Die Effekte sind auch spitzenmäßig. Besonders gut hat mir gefallen, als die Golden-Gate-Bridge spontan versetzt bzw. umgeleitet wurde nach Alcatraz. Wo dann der beeindruckende Schlusskampf Gut gegen Böse mit guter Absicht oder auch das fehlgeleitete Gute stattfindet.

Und trotz aller beeindruckenden Effekte und Mutantenfähigkeiten war es für meinen Geschmack zu viel des Guten. Zu viele Effekte, zu viel In-Szene-Gesetze von Halle Berry. Die Story ist nicht mehr oder weniger spannend als die beiden Vorgänger. Damit haben die X-Men mehr geschafft als andere Mehrteiler.

Alles in allem hat mir der Film trotzdem gefallen, mich aber nicht vom Hocker gerissen. Selbst die gefühlvollen Szenen haben bei mir nichts ausgelöst.

Fazit: Ist etwas für Action- und X-Men-Fans.

by Thomas Raube

X-Men 3 ist meiner Meinung nach ein Highlight von dem was uns Hollywood an Blockbuster für das Jahr 2006 präsentiert hat. Da kann kein Æon Flux, Slither, Ice Age oder Mission Impossible mithalten.

Zugeben muss ich allerdings, dass der dritte Teil eine ganze Schar neuer Mutanten präsentiert, zu denen es praktisch war, sie und ihre Kräfte bereits aus den Comics zu kennen. Ich hatte das Glück, und wusste damit sofort, wer Leech, Multiple Man, Quill oder Arclight waren. Für jeden der ihre Hintergrundgeschichten nicht kennt, wird im neuen Teil einfach zu wenige Informationen gesät. Jeder hat einen kurzen Auftritt, und darf seine Fähigkeiten präsentieren, um dann wieder in den Hintergrund zu rücken, und für den nächsten Platz zu machen.

Das war aber auch schon der einzige Kritikpunkt, mal abgesehen davon, dass die Riege „Etwas“ dezimiert wurde, den ich angeben würde. Der Rest des Films ist ein gelungenes Action Sci-Fi Spektakel von dem ich schwärmen könnte.

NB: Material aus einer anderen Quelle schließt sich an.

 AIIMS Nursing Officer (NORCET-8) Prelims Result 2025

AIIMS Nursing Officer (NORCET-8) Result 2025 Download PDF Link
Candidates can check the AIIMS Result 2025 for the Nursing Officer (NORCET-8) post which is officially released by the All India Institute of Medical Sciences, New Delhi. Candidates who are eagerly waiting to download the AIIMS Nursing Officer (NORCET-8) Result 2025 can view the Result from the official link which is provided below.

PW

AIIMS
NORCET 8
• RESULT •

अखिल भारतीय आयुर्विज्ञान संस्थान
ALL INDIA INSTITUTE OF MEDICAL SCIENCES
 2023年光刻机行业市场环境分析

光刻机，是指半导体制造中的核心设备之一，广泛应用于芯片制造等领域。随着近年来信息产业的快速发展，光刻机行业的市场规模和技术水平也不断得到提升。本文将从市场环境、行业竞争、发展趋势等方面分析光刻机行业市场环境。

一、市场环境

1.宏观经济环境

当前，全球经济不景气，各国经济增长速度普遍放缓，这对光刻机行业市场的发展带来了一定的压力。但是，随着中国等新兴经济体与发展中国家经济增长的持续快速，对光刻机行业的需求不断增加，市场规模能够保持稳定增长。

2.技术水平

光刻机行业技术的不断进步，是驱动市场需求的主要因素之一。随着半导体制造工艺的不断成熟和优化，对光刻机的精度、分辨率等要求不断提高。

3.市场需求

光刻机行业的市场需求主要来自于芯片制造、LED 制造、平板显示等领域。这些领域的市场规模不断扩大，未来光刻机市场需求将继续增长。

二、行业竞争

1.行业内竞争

Alles in allen ist es Regisseur Bratt Ratner gelungen alle Handlungsstränge, die in den ersten beiden Teilen aufgebaut wurden sinnvoll weiter, bzw. zu ende zu führen. Das Ende war für den Comic-Fan natürlich vorherzusehen, aber so hat man sich die Lücke für einen möglichen weiteren Film, oder einen Spin Off, wie den geplanten Wolverine Film gelassen.

Fazit: Auch wenn ich nicht so begeistert darüber bin, das der eine oder andere Mitstreiter über’n Jordan gegangen ist, halte ich X-Men 3 für sehr Sehenswert und vergebe volle 5 von 5 Punkte und ein Wow für die stetig gehaltene Spannung. 

Ach ja, solltet ihr euch den Film anschauen, lasst den Abspann über euch ergehen. Es kommt noch eine Szene.